> Given problem
Reproduce the text of every entry below verbatim, line by line, omitting the pictures.

> Dataset
>> START
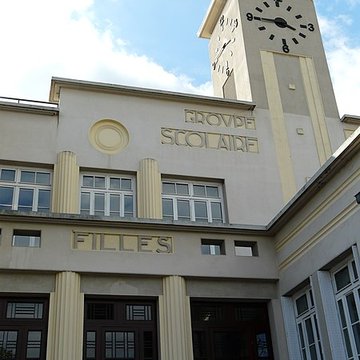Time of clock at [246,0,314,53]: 3:45
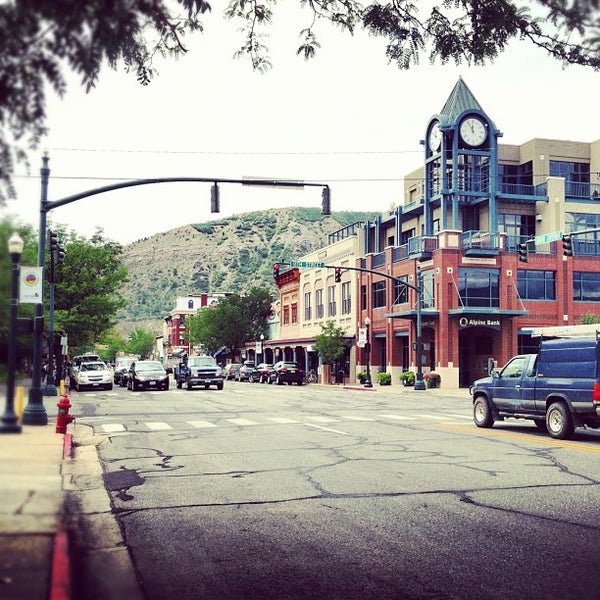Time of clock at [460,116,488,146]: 11:55
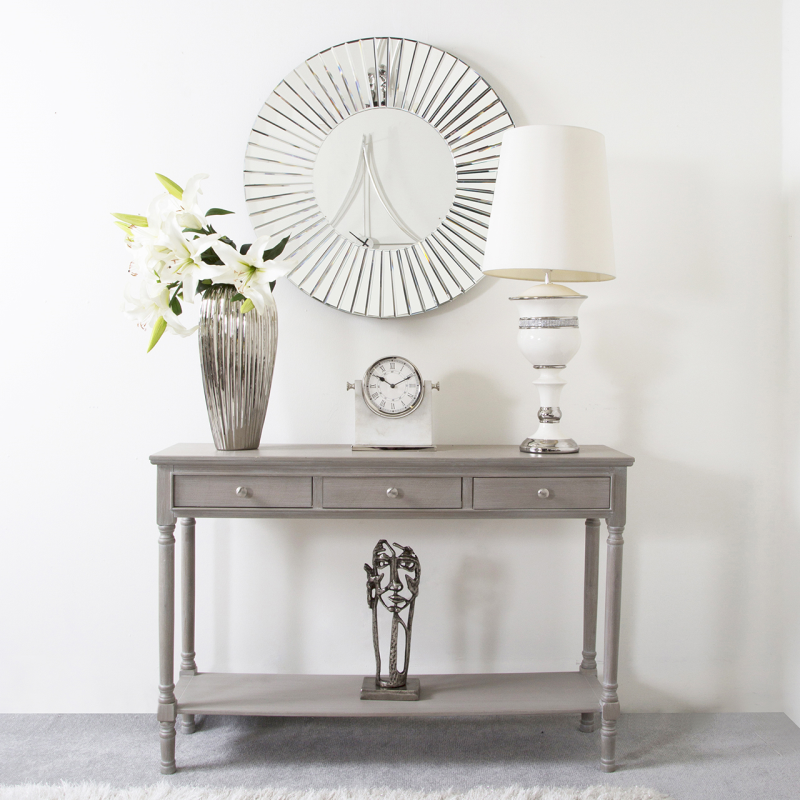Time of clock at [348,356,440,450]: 10:10
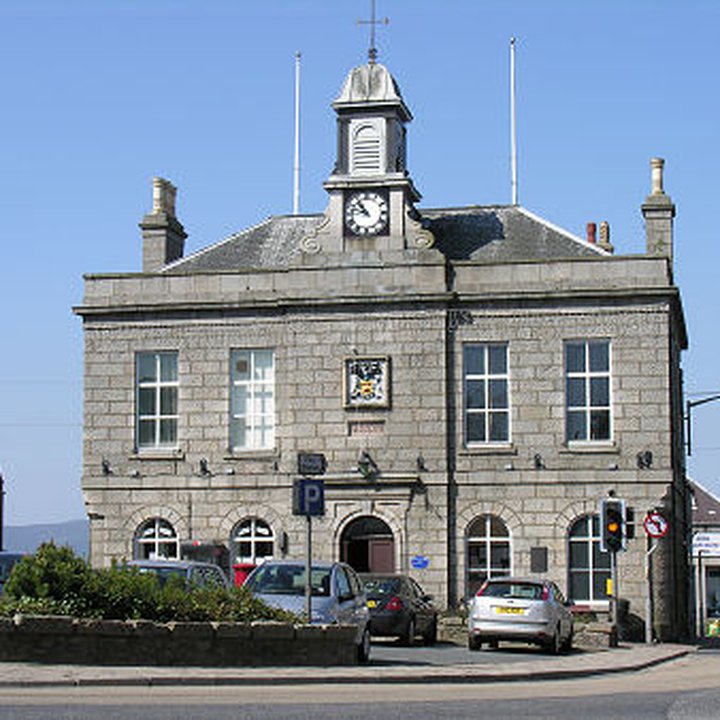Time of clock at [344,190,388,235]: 10:47
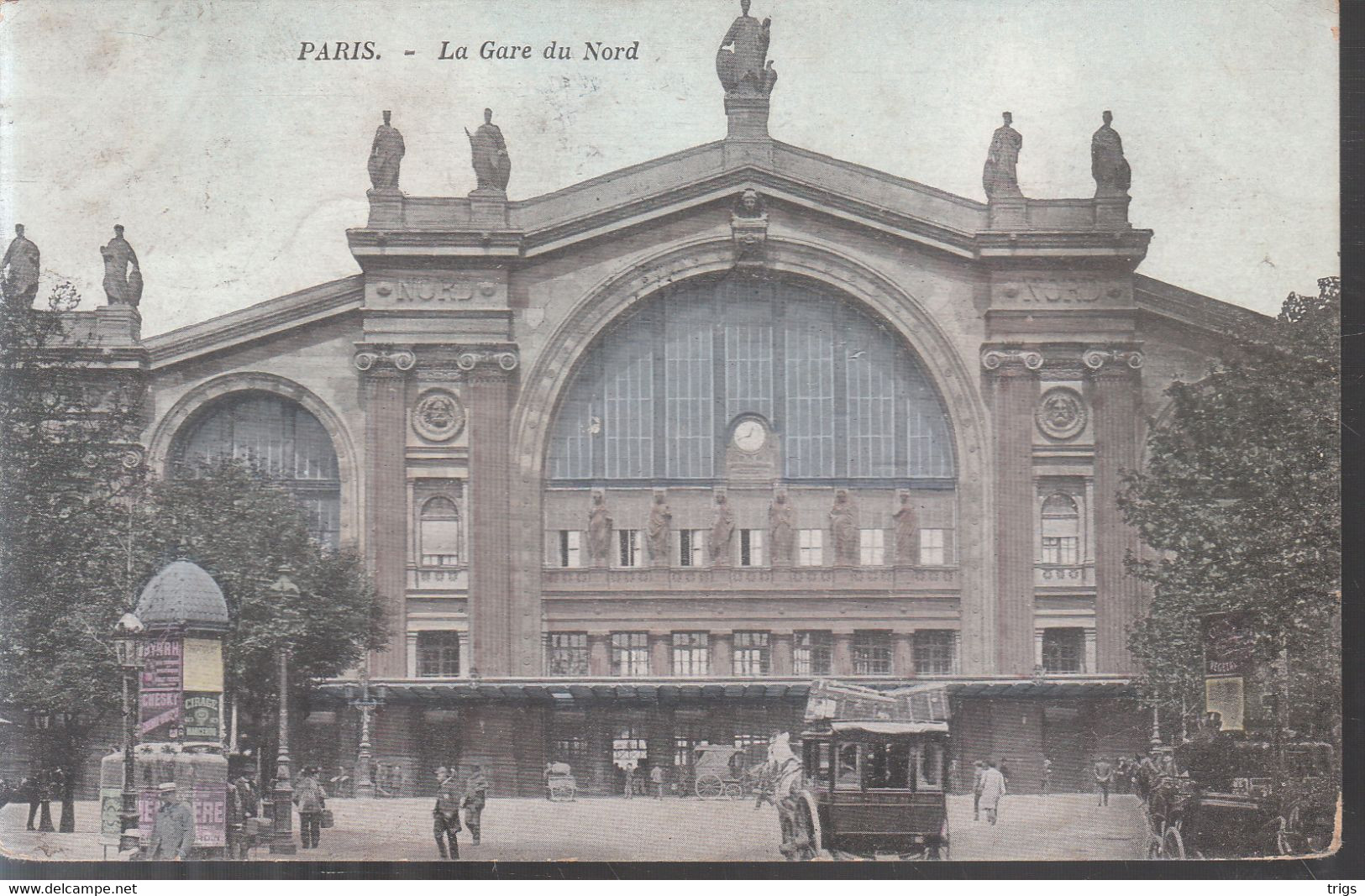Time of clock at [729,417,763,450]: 12:41
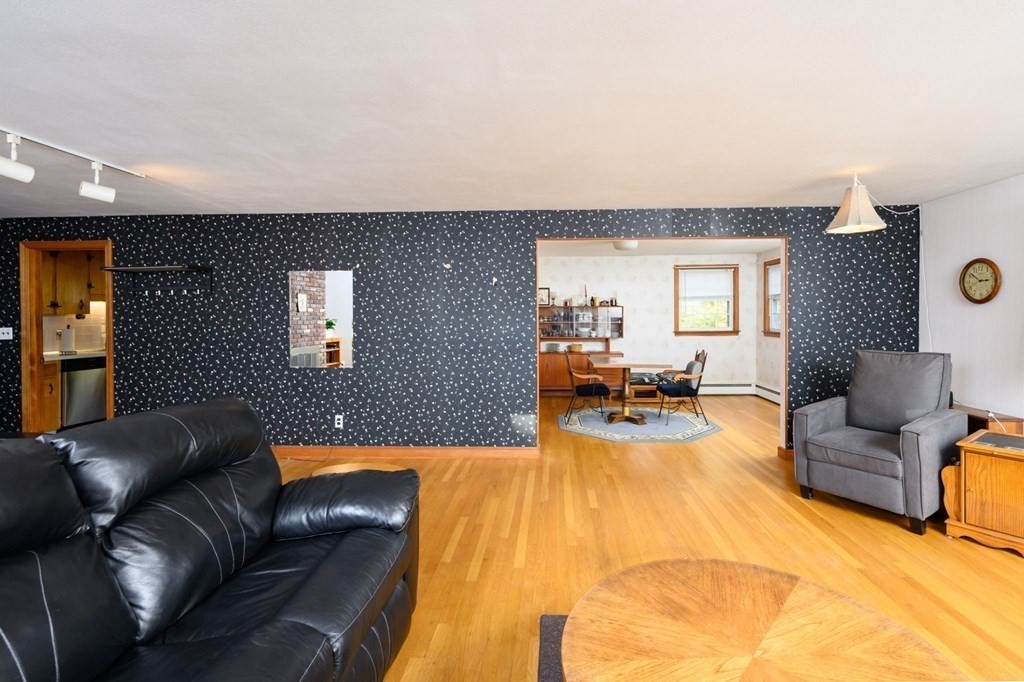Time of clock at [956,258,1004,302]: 2:51
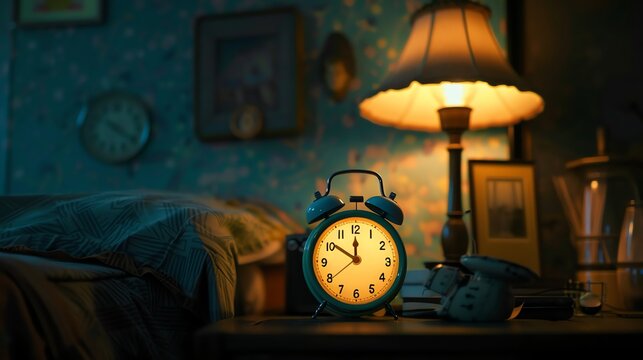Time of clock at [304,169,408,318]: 11:50
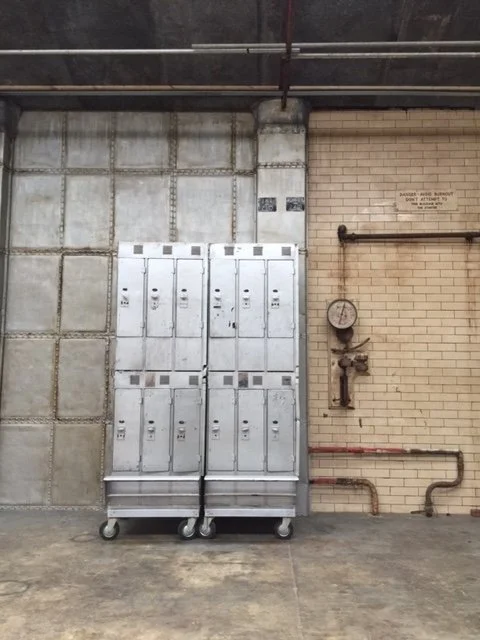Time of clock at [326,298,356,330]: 12:32
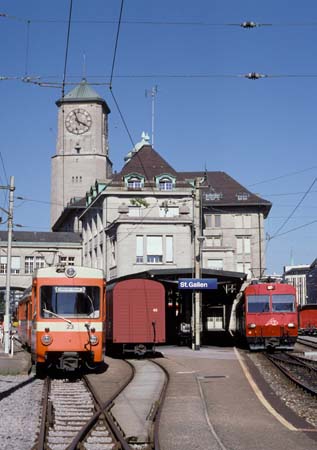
>> END
> Solution
Time of clock at [246,0,314,53]: 3:45
Time of clock at [460,116,488,146]: 11:55
Time of clock at [348,356,440,450]: 10:10
Time of clock at [344,190,388,235]: 10:47
Time of clock at [729,417,763,450]: 12:41
Time of clock at [956,258,1004,302]: 2:51
Time of clock at [304,169,408,318]: 11:50
Time of clock at [326,298,356,330]: 12:32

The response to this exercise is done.